Crude prices fell this week as traders reacted to another COVID lockdown in China, with authorities putting restrictions on Chengdu, a city of 21 million. Worries about the global economic outlook as the Federal Reserve and other major central banks tighten monetary policy aggressively in an effort to wring out inflation has also been a weight on futures prices.

Attention is focused on Monday’s meeting of OPEC and its allies, a group known as OPEC+, when U.S. markets will be closed for the Labor Day holiday.

Read: Gas prices are falling ahead of Labor Day — here’s what could reverse the trend

The expanded cartel has unwound production cuts that were introduced after the onset of the COVID-19 pandemic in early 2020 and last month agreed to a modest output increase of 100,000 barrels a day for September, though surveys indicate that production remains below target.

Saudi Arabia’s energy minister last month floated the prospect of a production cut amid what he described as a disconnect between the physical and futures markets, though analysts largely expect OPEC+ to hold off on Monday.

Read: Why talk of an OPEC+ output cut has failed to revive oil prices

OPEC, the International Energy Agency and the U.S. Energy Information Administration have all forecast near-term oil surpluses, which likely explain Saudi talk of a cut and which also comes as talks continue toward restoring an Iranian nuclear accord that could see Tehran resume crude exports, said Carsten Brzeski, commodity analyst at Commerzbank, in a note.

“That said, this is unlikely to happen for the foreseeable future. All the same, the producer countries will no doubt signal their willingness to adjust output at short notice if required, and will consequently stick with their monthly meetings,” he wrote.

Also see: Baker Hughes data show a weekly drop in the number of active U.S. oil-drilling rigs

In the days and weeks to come, oil prices are likely to trade higher “on the rationale of getting into the [Atlantic] hurricane season,” which may disrupt oil supplies, as well as the possibility of output cuts by OPEC+, Tariq Zahir, managing member at Tyche Capital Advisors, told MarketWatch Friday.

Meanwhile, finance ministers from the Group of Seven industrial powers have pledged to put in place a system designed to cap Russia’ income from oil sales, the Associated Press reported Friday.
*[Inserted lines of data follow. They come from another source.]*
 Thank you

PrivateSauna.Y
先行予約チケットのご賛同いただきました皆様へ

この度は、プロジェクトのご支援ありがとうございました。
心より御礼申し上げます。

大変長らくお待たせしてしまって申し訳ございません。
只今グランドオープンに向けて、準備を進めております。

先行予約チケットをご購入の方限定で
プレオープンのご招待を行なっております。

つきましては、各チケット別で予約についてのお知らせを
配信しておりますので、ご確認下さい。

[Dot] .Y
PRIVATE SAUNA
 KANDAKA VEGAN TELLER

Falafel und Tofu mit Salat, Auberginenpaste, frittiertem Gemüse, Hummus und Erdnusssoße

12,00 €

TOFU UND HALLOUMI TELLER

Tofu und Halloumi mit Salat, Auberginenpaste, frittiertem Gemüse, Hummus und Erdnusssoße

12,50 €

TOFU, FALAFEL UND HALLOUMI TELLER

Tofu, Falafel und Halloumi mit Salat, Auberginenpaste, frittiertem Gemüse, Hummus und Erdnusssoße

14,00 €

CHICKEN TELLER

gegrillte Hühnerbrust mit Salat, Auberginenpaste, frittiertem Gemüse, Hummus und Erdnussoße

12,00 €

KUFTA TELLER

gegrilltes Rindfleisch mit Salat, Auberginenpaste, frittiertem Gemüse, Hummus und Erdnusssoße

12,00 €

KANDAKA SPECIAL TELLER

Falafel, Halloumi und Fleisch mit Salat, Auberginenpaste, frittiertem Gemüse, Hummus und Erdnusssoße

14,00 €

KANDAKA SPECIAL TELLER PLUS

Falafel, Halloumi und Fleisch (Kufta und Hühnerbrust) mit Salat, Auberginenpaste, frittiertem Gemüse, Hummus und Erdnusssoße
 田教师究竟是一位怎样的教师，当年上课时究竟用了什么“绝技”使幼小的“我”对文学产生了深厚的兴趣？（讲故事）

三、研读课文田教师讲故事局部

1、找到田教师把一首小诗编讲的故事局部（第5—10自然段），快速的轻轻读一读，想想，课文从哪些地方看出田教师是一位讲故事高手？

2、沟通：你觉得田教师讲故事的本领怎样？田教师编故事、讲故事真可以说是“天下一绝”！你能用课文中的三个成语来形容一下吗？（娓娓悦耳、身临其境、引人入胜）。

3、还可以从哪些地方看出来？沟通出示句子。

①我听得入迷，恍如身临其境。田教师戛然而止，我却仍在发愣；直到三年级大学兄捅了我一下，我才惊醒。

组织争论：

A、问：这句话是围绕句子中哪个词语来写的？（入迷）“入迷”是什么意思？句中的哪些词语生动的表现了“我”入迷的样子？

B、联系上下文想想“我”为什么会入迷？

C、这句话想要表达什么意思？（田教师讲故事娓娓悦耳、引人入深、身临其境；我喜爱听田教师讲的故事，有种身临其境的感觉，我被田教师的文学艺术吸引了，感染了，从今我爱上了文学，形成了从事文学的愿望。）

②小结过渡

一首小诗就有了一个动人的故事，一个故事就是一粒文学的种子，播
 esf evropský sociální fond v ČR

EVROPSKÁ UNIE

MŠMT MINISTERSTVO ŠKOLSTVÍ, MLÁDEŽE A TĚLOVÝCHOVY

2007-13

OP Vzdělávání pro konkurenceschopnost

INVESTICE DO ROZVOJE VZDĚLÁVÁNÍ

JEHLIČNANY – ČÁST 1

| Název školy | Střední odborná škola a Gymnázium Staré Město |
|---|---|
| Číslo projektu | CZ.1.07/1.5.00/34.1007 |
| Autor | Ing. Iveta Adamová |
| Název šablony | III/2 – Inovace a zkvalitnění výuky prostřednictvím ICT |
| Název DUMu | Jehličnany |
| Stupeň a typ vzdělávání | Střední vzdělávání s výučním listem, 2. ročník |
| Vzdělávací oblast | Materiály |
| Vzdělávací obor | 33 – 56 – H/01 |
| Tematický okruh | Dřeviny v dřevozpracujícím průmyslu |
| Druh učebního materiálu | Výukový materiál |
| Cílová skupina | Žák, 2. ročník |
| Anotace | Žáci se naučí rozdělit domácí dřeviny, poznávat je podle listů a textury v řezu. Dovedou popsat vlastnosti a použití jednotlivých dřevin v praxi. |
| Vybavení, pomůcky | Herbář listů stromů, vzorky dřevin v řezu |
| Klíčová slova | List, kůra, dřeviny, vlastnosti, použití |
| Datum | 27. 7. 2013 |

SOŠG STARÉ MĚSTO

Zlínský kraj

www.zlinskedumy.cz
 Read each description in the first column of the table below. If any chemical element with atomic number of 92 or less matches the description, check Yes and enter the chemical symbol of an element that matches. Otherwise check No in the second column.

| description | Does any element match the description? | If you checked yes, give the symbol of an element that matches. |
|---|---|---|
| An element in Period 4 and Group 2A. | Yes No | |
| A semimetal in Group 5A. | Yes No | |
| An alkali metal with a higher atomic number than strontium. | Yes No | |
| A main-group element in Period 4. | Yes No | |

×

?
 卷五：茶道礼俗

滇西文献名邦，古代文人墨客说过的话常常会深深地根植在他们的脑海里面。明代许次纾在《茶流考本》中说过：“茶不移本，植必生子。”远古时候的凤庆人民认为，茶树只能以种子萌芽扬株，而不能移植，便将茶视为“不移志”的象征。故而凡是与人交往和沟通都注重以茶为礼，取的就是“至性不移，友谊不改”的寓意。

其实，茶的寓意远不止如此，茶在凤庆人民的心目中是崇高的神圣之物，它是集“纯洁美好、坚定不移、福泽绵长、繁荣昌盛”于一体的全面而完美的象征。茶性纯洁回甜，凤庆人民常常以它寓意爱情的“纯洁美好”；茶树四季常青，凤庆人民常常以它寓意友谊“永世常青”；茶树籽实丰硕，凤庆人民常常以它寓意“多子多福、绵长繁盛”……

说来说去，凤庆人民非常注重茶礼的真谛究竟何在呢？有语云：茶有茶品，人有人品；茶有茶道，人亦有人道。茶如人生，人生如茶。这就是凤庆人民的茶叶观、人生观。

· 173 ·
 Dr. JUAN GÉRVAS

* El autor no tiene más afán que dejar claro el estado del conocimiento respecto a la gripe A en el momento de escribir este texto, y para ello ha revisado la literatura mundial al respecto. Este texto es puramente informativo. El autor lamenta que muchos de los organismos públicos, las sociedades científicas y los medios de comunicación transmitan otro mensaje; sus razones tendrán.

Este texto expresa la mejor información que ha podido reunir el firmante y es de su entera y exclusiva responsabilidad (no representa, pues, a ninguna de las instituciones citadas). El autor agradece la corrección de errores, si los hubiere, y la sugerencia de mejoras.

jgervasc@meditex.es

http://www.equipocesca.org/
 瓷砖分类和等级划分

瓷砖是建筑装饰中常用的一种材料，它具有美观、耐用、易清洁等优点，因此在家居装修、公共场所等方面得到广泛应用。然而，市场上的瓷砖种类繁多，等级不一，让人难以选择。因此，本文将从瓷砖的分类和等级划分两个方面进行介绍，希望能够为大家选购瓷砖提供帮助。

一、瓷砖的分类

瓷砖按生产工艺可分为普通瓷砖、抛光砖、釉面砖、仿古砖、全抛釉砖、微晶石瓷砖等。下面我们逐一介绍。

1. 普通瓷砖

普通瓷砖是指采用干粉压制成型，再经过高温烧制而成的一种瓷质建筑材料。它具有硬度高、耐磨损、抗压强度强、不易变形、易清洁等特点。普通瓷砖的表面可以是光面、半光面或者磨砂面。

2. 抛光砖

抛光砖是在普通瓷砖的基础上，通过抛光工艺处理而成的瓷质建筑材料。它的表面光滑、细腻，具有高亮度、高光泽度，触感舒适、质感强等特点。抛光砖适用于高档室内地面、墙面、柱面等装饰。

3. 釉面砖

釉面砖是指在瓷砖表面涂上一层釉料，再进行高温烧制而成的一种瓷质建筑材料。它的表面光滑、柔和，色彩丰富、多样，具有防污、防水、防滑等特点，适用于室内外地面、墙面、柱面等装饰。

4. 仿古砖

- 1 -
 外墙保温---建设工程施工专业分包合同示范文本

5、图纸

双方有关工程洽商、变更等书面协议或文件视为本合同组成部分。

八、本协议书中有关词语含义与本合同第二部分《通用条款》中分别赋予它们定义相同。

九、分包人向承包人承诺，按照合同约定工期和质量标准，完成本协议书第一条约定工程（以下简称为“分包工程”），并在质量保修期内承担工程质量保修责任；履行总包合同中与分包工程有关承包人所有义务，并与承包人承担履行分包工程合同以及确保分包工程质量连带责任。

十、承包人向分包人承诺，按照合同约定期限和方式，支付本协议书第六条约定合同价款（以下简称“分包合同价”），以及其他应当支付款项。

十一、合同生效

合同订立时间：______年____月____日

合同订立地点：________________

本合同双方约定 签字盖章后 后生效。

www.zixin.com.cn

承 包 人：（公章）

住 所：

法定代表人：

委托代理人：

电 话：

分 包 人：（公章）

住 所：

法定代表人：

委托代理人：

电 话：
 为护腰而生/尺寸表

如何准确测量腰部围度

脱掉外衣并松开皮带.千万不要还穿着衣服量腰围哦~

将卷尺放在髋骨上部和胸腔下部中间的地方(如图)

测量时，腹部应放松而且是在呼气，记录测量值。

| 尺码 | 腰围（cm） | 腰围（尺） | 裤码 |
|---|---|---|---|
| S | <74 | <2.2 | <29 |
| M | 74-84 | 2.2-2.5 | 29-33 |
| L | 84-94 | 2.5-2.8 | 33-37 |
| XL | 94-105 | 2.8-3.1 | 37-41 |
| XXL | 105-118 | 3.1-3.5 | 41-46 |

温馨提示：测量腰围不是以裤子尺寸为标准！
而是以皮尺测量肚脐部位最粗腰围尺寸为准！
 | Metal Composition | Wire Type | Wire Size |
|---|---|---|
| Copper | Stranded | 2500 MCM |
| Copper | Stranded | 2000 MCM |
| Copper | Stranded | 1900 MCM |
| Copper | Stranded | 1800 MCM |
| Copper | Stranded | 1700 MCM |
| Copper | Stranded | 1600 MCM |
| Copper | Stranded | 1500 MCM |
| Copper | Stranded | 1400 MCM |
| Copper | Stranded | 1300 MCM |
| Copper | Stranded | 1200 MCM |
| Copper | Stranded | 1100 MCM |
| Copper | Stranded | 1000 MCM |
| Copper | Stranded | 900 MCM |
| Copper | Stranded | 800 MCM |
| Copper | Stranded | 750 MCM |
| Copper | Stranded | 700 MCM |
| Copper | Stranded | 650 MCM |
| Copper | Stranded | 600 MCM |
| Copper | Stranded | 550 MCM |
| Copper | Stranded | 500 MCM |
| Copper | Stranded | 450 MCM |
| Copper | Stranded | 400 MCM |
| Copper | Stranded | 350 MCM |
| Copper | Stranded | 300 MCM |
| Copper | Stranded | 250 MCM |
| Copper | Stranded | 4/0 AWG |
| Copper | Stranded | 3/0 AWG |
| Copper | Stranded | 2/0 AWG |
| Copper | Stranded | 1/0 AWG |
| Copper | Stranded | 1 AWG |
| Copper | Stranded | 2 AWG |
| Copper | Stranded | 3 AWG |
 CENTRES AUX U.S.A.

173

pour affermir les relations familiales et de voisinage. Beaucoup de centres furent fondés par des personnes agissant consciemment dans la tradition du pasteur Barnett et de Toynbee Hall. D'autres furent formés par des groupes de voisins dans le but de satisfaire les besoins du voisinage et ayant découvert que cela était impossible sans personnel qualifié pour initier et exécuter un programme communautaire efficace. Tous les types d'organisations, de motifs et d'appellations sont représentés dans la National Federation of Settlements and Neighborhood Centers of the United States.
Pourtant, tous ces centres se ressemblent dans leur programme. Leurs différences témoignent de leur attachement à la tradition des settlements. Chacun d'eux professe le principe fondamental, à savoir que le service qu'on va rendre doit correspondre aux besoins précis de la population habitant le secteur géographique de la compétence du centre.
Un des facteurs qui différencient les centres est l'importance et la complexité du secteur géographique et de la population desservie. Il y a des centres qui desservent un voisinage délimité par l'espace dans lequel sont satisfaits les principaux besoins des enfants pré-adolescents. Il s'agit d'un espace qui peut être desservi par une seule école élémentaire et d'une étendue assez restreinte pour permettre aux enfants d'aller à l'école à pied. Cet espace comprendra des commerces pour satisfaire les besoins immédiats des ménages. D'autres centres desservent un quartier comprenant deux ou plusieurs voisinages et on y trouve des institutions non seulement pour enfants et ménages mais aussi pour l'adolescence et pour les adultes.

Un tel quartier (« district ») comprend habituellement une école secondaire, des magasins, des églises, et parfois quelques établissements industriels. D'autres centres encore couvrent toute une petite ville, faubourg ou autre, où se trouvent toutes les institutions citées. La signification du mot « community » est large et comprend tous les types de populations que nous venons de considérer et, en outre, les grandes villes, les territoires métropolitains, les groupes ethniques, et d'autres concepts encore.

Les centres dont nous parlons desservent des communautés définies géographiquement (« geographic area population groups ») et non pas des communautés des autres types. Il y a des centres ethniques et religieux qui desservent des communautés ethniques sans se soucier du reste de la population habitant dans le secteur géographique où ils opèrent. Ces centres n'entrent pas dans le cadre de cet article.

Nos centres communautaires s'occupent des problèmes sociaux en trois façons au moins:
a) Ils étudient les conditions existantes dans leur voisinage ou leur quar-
“Already we have had a very predictable response from the Kremlin that warned that Russia will stop selling oil to any country that supports price caps for Russian oil,” said Phil Flynn, senior market analyst at The Price Futures Group, in a Friday report.

Also see: Oil prices mark their longest monthly losing streak in more than 2 years

U.S. natural-gas futures marked losses for the day as well as the week as traders weighed the likelihood of a resumption of gas flows to Germany through Gazprom’s Nord Stream 1 pipeline, which Russia said had been shut for repairs.

Gazprom extended its shutdown of the Nord Stream 1 pipeline on Friday, according to several news reports. The pipeline had been expected to reopen on Saturday.